Segment Open

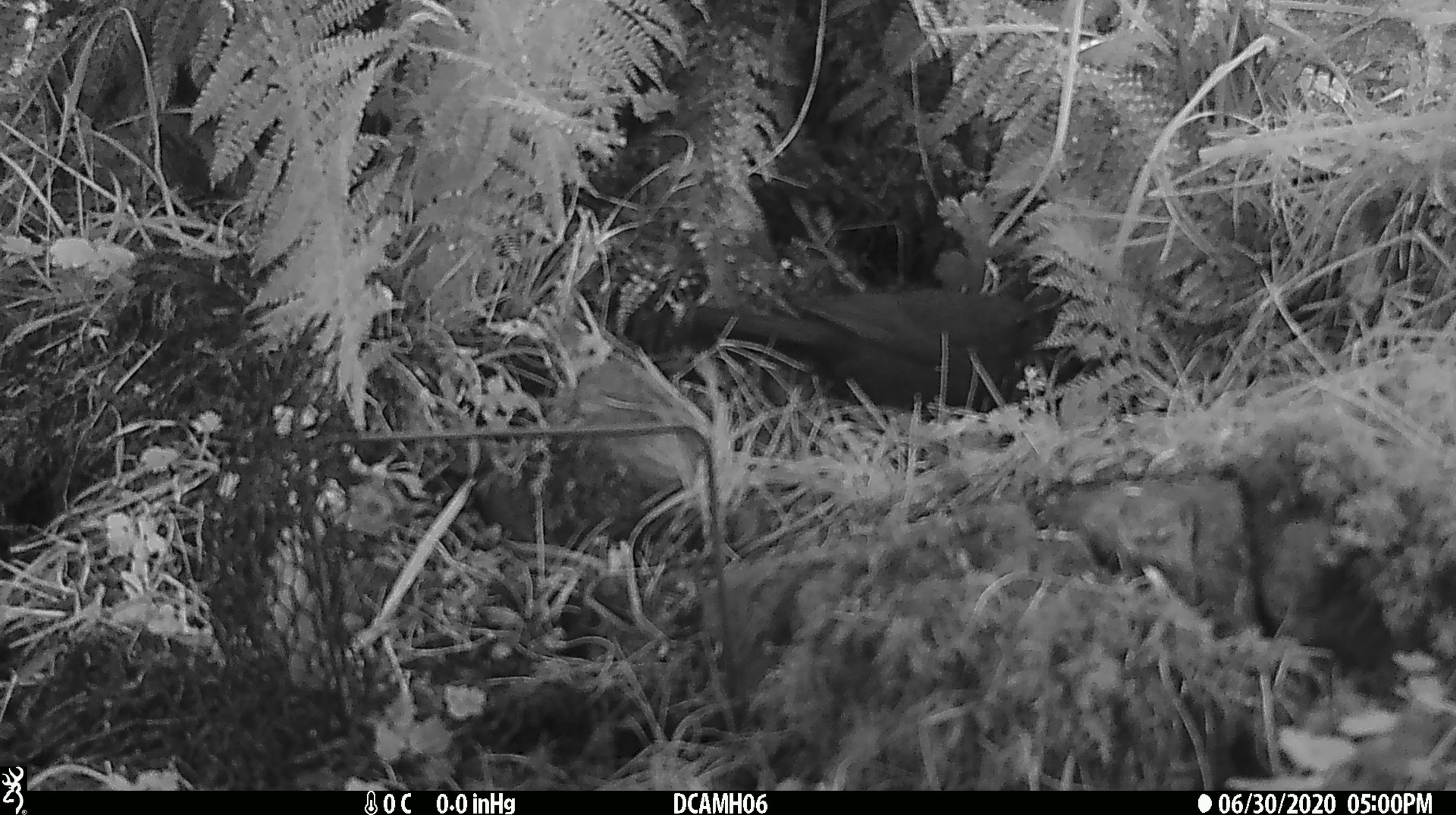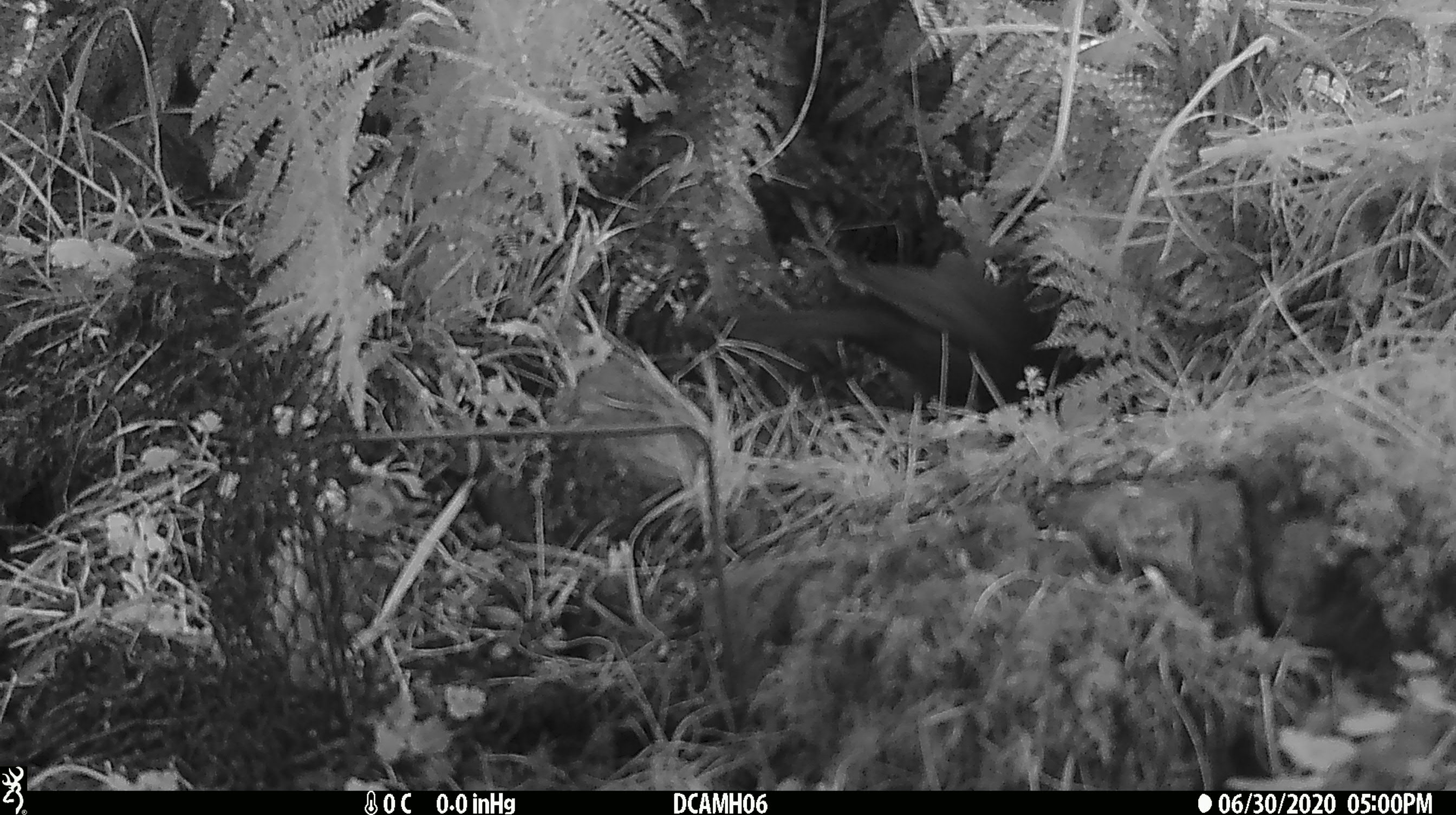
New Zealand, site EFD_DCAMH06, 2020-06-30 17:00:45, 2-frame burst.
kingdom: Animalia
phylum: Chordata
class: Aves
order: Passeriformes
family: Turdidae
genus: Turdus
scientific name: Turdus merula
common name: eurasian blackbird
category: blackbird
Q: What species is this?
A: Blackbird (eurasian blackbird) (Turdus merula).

Segment Closed

» To do:
What goes in the answer is the run of lines from the one holding "class: Aves" to the end of the entries, reproduced exactly and with nothing else.

» Result of the exercise:
class: Aves
order: Passeriformes
family: Turdidae
genus: Turdus
scientific name: Turdus merula
common name: eurasian blackbird
category: blackbird
Q: What species is this?
A: Blackbird (eurasian blackbird) (Turdus merula).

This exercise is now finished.